This method is faster and more predictable but may split text in the middle of a sentence or paragraph, which can hurt performance in downstream tasks like retrieval or QA.

---

#### Comparison Table

| Feature                        | RecursiveCharacterTextSplitter | CharacterTextSplitter     |
| ------------------------------ | ------------------------------ | ------------------------- |
| Structure-aware splitting      |  Yes                          |  No                      |
| Preserves sentence/paragraphs  |  Yes                          |  No                      |
| Risk of splitting mid-sentence |  Minimal                     |  High                   |
| Ideal for RAG/document QA      |  Highly recommended           |  Only if structured text |
| Performance speed              |  Slightly slower             |  Faster                  |

---

#### Recommendation

Use `RecursiveCharacterTextSplitter` for most real-world document processing tasks, especially when building RAG pipelines or working with structured natural language content like PDFs or articles.

## Best Practices for Choosing Chunk Size in RAG

### Best Practices for Chunk Size in RAG

| Factor                      | Recommendation                                                                                                                                                                                          |
| ---------------------------| ---------------------------------------------------------------------------------------------------------------------------------------------------------------------------------------------------------- |
| **LLM context limit**       | Choose a chunk size that lets you retrieve multiple chunks **without exceeding the model’s token limit**. For example, GPT-4o supports 128k tokens, but with GPT-3.5 (16k) or GPT-4 (32k), keep it modest. |
| **Chunk size (in characters)** | Typically: **500–1,000 characters** per chunk → ~75–200 tokens. This fits well for retrieval + prompt without context overflow.                                                                           |
| **Chunk size (in tokens)**  | If using token-based splitter (e.g. `TokenTextSplitter`): aim for **100–300 tokens** per chunk.                                                                                                            |
| **Chunk overlap**           | Use **overlap of 10–30%** (e.g., 100–300 characters or ~50 tokens) to preserve context across chunk boundaries and avoid cutting off important ideas mid-sentence.                                        |
| **Document structure**      | Use **`RecursiveCharacterTextSplitter`** to preserve semantic boundaries (paragraphs, sentences) instead of arbitrary cuts.                                                                                |
| **Task type**               | For **question answering**, smaller chunks (~500–800 chars) reduce noise.<br>For **summarization**, slightly larger chunks (~1000–1500) are OK.                                                          |
| **Embedding model**         | Some models (e.g., `text-embedding-3-large`) can handle long input. But still, smaller chunks give **finer-grained retrieval**, which improves relevance.                                                  |
| **Query type**              | If users ask **very specific questions**, small focused chunks are better. For broader queries, bigger chunks might help.                                                                                  |


### Rule of Thumb

| Use Case                 | Chunk Size      | Overlap |
| ------------------------| --------------- | ------- |
| Factual Q&A              | 500–800 chars   | 100–200 |
| Summarization            | 1000–1500 chars | 200–300 |
| Technical documents      | 400–700 chars   | 100–200 |
| Long reports/books       | 800–1200 chars  | 200–300 |
| Small LLMs (≤16k tokens) | ≤800 chars      | 100–200 |


### Avoid

- Chunks >2000 characters: risks context overflow.
- No overlap: may lose key information between chunks.

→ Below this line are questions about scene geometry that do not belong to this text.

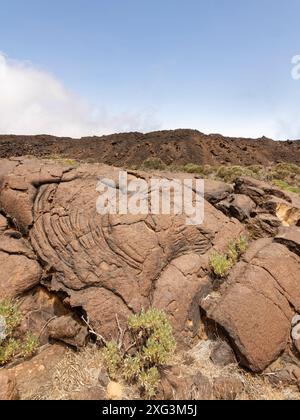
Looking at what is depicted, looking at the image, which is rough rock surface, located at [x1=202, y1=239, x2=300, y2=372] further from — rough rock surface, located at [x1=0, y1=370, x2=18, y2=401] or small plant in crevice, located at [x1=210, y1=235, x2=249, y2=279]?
rough rock surface, located at [x1=0, y1=370, x2=18, y2=401]

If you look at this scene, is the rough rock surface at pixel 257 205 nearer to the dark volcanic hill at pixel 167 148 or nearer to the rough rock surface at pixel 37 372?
the rough rock surface at pixel 37 372

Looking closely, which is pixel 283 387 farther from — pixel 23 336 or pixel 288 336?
pixel 23 336

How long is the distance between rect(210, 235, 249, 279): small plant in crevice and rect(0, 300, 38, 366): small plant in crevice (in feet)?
11.7

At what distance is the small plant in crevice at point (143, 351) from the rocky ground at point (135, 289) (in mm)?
165

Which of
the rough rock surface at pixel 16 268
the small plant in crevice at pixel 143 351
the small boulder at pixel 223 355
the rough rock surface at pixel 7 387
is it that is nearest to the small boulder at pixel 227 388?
the small boulder at pixel 223 355

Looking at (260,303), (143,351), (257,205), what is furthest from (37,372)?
(257,205)

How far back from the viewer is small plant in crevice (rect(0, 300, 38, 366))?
5.02m

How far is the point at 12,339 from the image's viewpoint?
5176 mm

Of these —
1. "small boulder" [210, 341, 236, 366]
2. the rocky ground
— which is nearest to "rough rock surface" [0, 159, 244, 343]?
the rocky ground

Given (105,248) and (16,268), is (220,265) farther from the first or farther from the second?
(16,268)

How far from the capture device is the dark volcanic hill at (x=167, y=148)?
43000 mm

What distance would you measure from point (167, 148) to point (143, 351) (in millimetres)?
40570
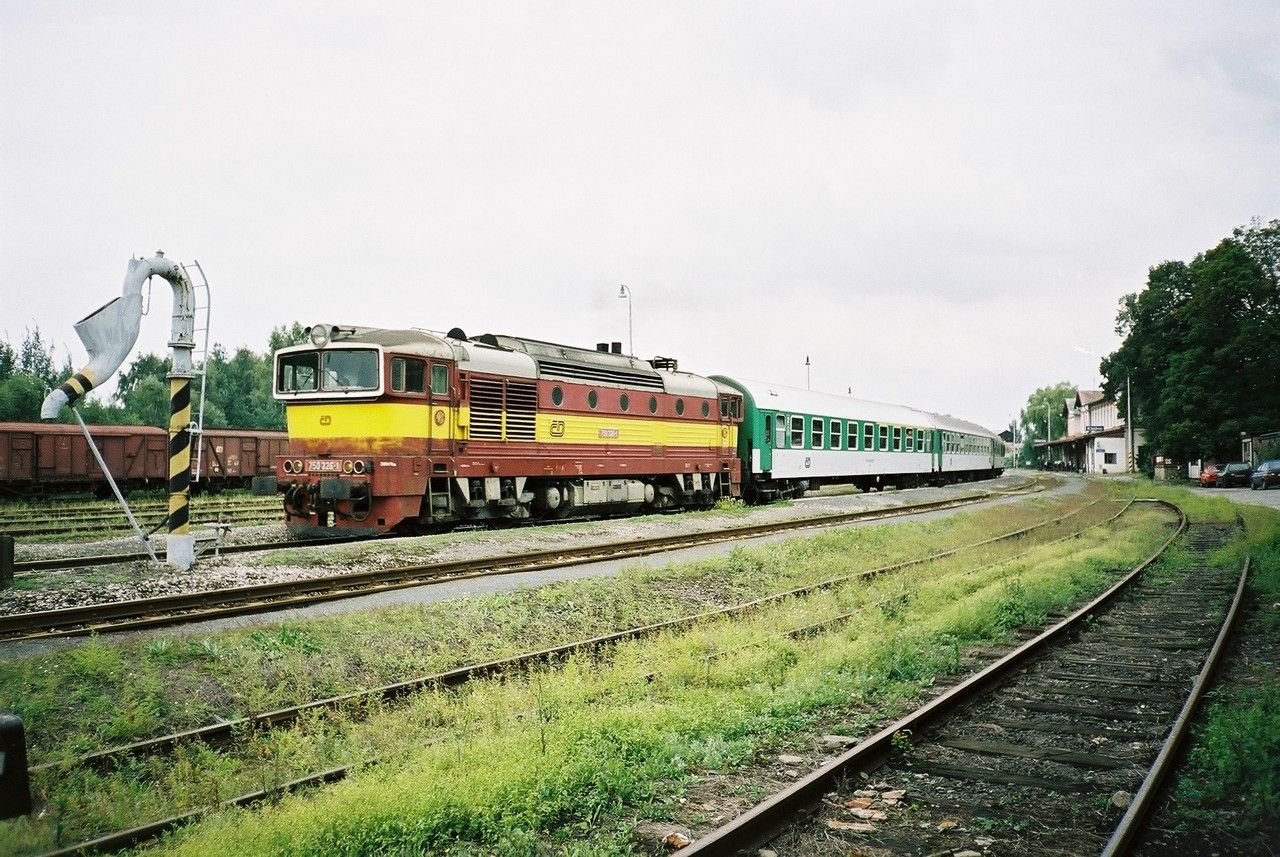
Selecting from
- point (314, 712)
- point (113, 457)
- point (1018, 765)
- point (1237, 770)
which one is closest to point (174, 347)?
point (314, 712)

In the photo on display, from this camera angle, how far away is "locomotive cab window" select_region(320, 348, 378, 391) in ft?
50.4

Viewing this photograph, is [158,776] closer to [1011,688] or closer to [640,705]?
[640,705]

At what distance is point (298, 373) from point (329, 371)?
808 mm

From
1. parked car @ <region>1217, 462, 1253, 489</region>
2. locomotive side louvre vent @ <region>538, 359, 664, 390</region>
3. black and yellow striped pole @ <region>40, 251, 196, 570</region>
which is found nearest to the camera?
black and yellow striped pole @ <region>40, 251, 196, 570</region>

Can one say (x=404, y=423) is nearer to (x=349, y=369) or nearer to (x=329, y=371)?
(x=349, y=369)

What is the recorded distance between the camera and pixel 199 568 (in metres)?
13.2

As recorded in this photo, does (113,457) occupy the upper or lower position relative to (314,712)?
upper

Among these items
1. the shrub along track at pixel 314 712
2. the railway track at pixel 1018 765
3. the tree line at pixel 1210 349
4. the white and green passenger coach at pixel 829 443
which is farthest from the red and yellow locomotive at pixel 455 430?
the tree line at pixel 1210 349

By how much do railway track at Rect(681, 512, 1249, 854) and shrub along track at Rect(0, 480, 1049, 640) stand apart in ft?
25.0

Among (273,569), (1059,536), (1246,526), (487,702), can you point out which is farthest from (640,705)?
(1246,526)

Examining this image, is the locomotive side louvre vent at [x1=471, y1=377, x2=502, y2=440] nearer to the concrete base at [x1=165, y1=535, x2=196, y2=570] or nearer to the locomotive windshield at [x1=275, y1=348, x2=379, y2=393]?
the locomotive windshield at [x1=275, y1=348, x2=379, y2=393]

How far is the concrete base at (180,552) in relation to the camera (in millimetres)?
13047

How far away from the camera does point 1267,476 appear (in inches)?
1539

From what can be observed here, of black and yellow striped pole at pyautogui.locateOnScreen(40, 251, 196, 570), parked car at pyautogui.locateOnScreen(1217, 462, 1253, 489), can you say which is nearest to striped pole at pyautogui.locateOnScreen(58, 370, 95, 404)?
black and yellow striped pole at pyautogui.locateOnScreen(40, 251, 196, 570)
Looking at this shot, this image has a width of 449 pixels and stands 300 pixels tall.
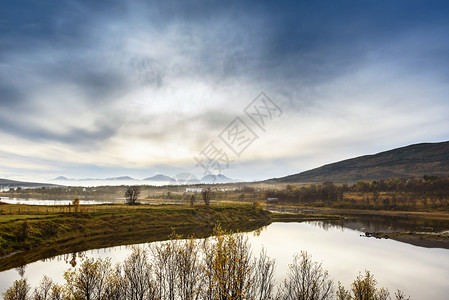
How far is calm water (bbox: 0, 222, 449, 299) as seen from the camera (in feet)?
118

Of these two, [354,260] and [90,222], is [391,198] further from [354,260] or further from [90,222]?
[90,222]

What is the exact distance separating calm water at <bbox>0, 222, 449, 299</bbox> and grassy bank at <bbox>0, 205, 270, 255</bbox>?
465 inches

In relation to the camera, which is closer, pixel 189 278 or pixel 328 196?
pixel 189 278

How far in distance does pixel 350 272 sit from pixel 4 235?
62.1m

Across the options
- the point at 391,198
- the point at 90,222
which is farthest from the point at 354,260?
the point at 391,198

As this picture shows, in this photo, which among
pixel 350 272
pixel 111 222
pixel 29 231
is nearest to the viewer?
pixel 350 272

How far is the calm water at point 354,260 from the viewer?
1411 inches

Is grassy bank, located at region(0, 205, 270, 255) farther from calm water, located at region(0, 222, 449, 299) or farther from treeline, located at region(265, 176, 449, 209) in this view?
treeline, located at region(265, 176, 449, 209)

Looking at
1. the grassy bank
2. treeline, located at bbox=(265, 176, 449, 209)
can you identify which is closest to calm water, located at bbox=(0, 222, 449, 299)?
the grassy bank

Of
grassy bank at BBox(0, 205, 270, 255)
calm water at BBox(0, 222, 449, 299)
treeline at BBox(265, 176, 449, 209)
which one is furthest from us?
treeline at BBox(265, 176, 449, 209)

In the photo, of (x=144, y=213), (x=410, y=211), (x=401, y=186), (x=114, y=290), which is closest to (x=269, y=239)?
(x=144, y=213)

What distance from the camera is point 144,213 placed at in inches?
3263

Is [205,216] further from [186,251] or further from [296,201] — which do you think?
[296,201]

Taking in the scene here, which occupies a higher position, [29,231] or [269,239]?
[29,231]
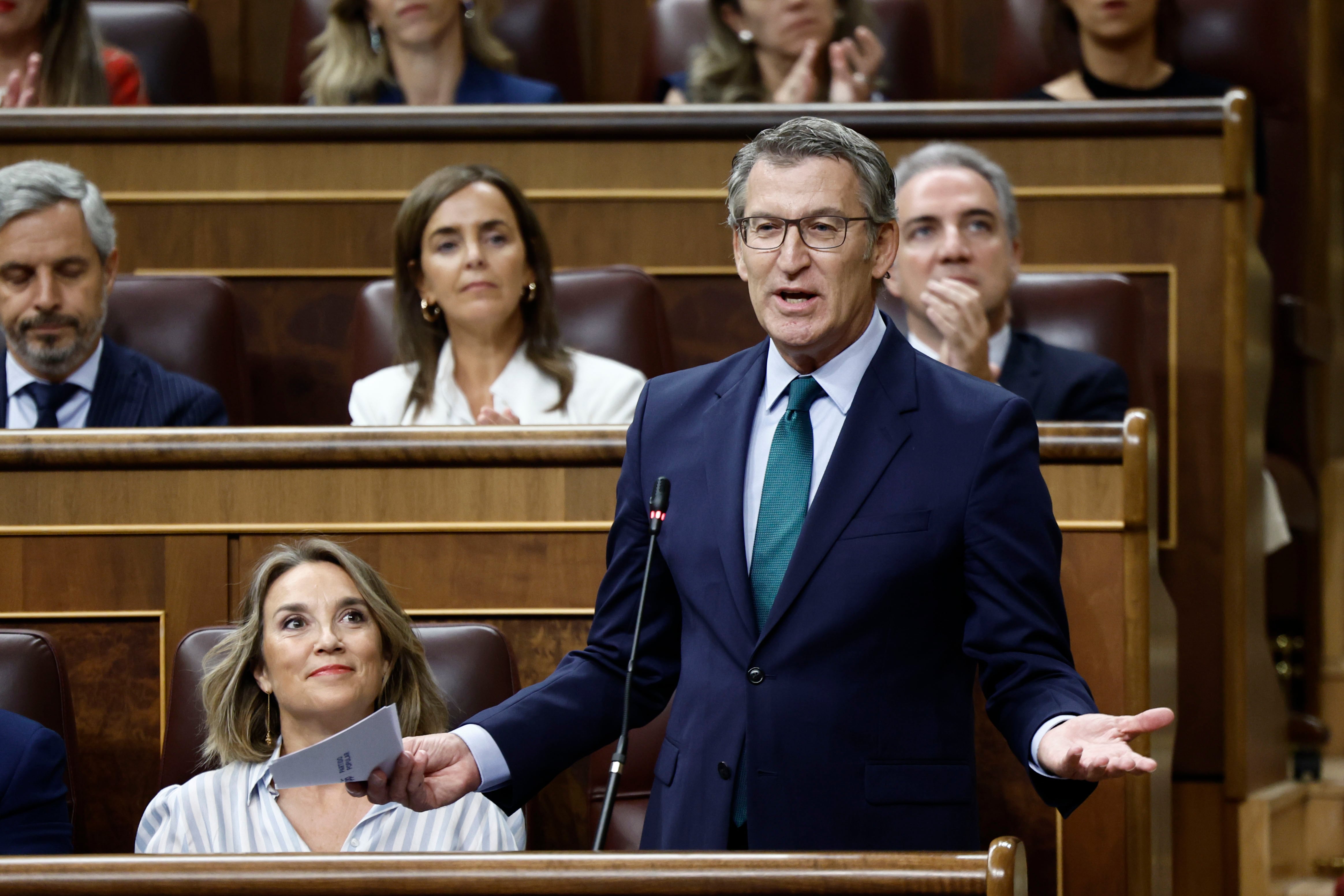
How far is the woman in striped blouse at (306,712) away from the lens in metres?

<h2 style="color: #FF8C00;">Embeddings</h2>

Embeddings transform text into dense vector representations, capturing semantic meaning and contextual relationships. They are essential for efficient document retrieval and similarity analysis.

- **What are OpenAI Embeddings?**
  - Pre-trained embeddings like `text-embedding-3-large` generate high-quality vector representations for text.
  - Encapsulate semantic relationships in the text, enabling robust NLP applications.

- **Key Features of `text-embedding-3-large`:**
  - Large-scale embedding model optimized for accuracy and versatility.
  - Handles diverse NLP tasks, including retrieval, classification, and clustering.
  - Ideal for applications with high-performance requirements.

- **Benefits:**
  - Reduces the need for extensive custom training.
  - Provides state-of-the-art performance in retrieval-augmented systems.
  - Compatible with RAGs to create powerful context-aware models.


In [19]:
%pip install langchain-openai
from langchain_openai import OpenAIEmbeddings

Note: you may need to restart the kernel to use updated packages.



[notice] A new release of pip is available: 25.2 -> 25.3
[notice] To update, run: python.exe -m pip install --upgrade pip


In [16]:
from langchain_openai import OpenAIEmbeddings
from dotenv import load_dotenv, find_dotenv

In [17]:
find_dotenv()

'c:\\Users\\nahia\\OneDrive\\Escritorio\\Ironhack_Bootcamp\\Woche_Sieben\\lab-intro-rag\\your-code\\.env'

In [18]:
load_dotenv()

True

In [19]:
api_key = os.getenv("OPENAI_API_KEY")
embeddings = OpenAIEmbeddings(model="text-embedding-3-large")

<h2 style="color: #FF8C00;">ChromaDB</h2>

ChromaDB is a versatile vector database designed for efficiently storing and retrieving embeddings. It integrates seamlessly with embedding models to enable high-performance similarity search and context-based retrieval.

### Workflow Overview:
- **Step 1:** Generate embeddings using a pre-trained model (e.g., OpenAI's `text-embedding-3-large`).
- **Step 2:** Store the embeddings in ChromaDB for efficient retrieval and similarity calculations.
- **Step 3:** Use the stored embeddings to perform searches, matching, or context-based retrieval.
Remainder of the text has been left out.